→ EXCERPT TO READ:
Zach Koenig: No playoffs—I just don’t see even a Wild Card berth happening. I do think this squad still has enough talent to not be 92+ loss bad. At the same time, they have enough holes that unless everything comes up 21, I don’t see them all that competitive. I’ll go with 74-88—four games better than last year based on the fact that morale won’t be quite as low as August/September ’25. But also not enough to really move the needle.
James Filmore: 72-36 (wait for it…)
Marea Anderson: Somewhere around 65-97, and that’s being generous. I’m not blaming players at all; this is based purely on the ownership. I’m convinced they’re trying to recreate the movie Major League into a documentary, and are doing everything they can to make the fans and players hate it here so they can move to a larger or warmer climate.
John Foley: 74-88. I think the chances they finish below the White Sox in the standings in 2026 are higher than their chances of making the postseason.
Sandwiches: 72-90, and I sadly think I’m being optimistic. If they make the playoffs with that record, something went terribly wrong in MLB.
Hans Hollander: The Twins finish at .500 and out of the playoffs. BUT, they finish with one of the stronger Septembers in the sport and clarity on a direction for the next season.
Give me a bold prediction for this season.
Ben Jones: I don’t know how, I don’t know when, but I absolutely know that Austin Martin’s hair will cause him to make a game-losing mistake. Maybe it gets in his eyes during a crucial at-bat. Maybe his glove gets caught in it as he goes to make a leaping grab in left field. Maybe a bird takes up residence in his luscious mane, they develop an unbreakable bond, and said bird hears the high frequencies of the PitchCom device and starts whispering pitches into Martin’s ear but often gets it wrong because it’s still new to english.
There’s no way to know the specifics, but I guarantee it will happen. I can feel it my bones.
Matt Monitto: Due to a positional change forcing them to use their DH in the field, Kody Funderburk is forced to bat in a late June game and homers.

→ EXTRACTED MATERIAL:
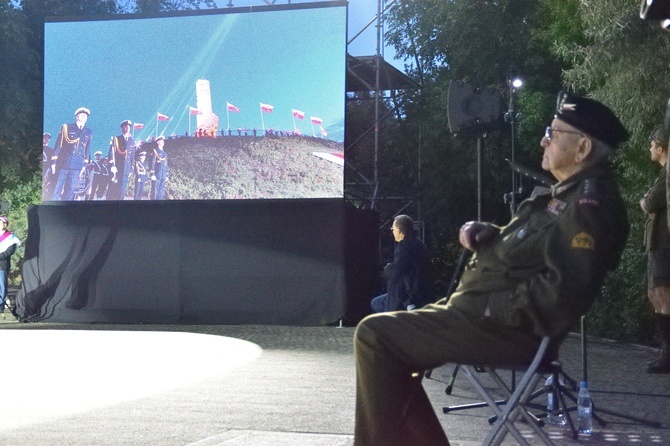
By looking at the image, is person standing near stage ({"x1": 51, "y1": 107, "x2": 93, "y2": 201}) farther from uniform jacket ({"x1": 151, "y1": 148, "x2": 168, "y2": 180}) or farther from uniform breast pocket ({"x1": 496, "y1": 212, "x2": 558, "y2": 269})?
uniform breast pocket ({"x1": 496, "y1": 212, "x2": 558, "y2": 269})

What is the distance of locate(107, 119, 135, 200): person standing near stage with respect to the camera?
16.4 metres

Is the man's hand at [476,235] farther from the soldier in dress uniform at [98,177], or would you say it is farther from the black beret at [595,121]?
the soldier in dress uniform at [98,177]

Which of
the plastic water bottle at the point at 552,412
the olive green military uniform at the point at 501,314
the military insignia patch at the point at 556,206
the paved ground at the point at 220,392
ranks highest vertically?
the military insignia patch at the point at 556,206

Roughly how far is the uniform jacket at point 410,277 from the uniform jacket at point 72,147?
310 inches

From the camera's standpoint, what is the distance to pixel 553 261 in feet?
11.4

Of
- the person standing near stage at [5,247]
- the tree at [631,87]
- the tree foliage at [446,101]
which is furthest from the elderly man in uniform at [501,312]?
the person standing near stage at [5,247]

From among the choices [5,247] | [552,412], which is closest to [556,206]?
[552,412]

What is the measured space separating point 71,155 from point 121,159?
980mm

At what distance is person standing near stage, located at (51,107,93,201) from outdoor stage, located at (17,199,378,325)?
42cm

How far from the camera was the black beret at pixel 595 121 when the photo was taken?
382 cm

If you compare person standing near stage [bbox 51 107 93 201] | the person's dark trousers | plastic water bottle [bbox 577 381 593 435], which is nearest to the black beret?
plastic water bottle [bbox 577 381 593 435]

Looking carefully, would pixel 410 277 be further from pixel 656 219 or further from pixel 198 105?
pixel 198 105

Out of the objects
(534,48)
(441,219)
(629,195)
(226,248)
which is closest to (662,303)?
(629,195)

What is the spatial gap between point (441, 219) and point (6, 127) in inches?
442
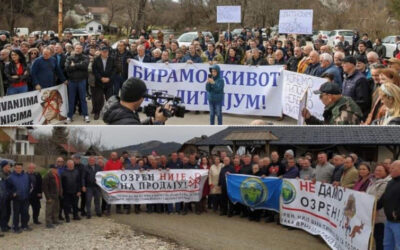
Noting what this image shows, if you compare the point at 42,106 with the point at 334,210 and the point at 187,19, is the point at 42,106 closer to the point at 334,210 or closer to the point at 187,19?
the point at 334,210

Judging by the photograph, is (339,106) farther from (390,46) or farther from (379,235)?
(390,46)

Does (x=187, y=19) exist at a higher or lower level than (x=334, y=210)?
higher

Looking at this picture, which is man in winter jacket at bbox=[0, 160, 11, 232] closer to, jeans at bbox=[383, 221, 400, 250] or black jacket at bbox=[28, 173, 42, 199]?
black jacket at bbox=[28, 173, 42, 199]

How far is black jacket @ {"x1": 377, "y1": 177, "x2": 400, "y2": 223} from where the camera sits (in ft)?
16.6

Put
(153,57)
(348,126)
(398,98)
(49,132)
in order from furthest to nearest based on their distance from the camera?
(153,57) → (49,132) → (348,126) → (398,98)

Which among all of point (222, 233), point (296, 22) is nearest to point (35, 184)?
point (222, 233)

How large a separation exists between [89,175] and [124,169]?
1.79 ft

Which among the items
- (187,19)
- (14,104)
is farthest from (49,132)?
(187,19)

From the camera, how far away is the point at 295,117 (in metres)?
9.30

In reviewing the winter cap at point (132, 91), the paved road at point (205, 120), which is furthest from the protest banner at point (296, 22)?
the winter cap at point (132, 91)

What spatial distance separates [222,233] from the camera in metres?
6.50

→ EXERCISE TASKS:
1 > From the season predictions, list each person who gave a win-loss record for the team, along with that record.
2 > Answer these from the season predictions:
(a) Which team does John Foley think the Twins could finish below in the 2026 standings?
(b) Whose hair does Ben Jones say will lead to a game-losing mistake?
(c) Who does Matt Monitto say homers in a late June game?
3 > Return the part of the season predictions that starts at "Ben Jones: I" and ends at "game and homers.", copied word for word.

→ RESPONSES:
1 >
Zach Koenig: 74-88
James Filmore: 72-36
Marea Anderson: 65-97
John Foley: 74-88
Sandwiches: 72-90

2 >
(a) The White Sox
(b) Austin Martin's
(c) Kody Funderburk

3 >
Ben Jones: I don’t know how, I don’t know when, but I absolutely know that Austin Martin’s hair will cause him to make a game-losing mistake. Maybe it gets in his eyes during a crucial at-bat. Maybe his glove gets caught in it as he goes to make a leaping grab in left field. Maybe a bird takes up residence in his luscious mane, they develop an unbreakable bond, and said bird hears the high frequencies of the PitchCom device and starts whispering pitches into Martin’s ear but often gets it wrong because it’s still new to english.
There’s no way to know the specifics, but I guarantee it will happen. I can feel it my bones.
Matt Monitto: Due to a positional change forcing them to use their DH in the field, Kody Funderburk is forced to bat in a late June game and homers.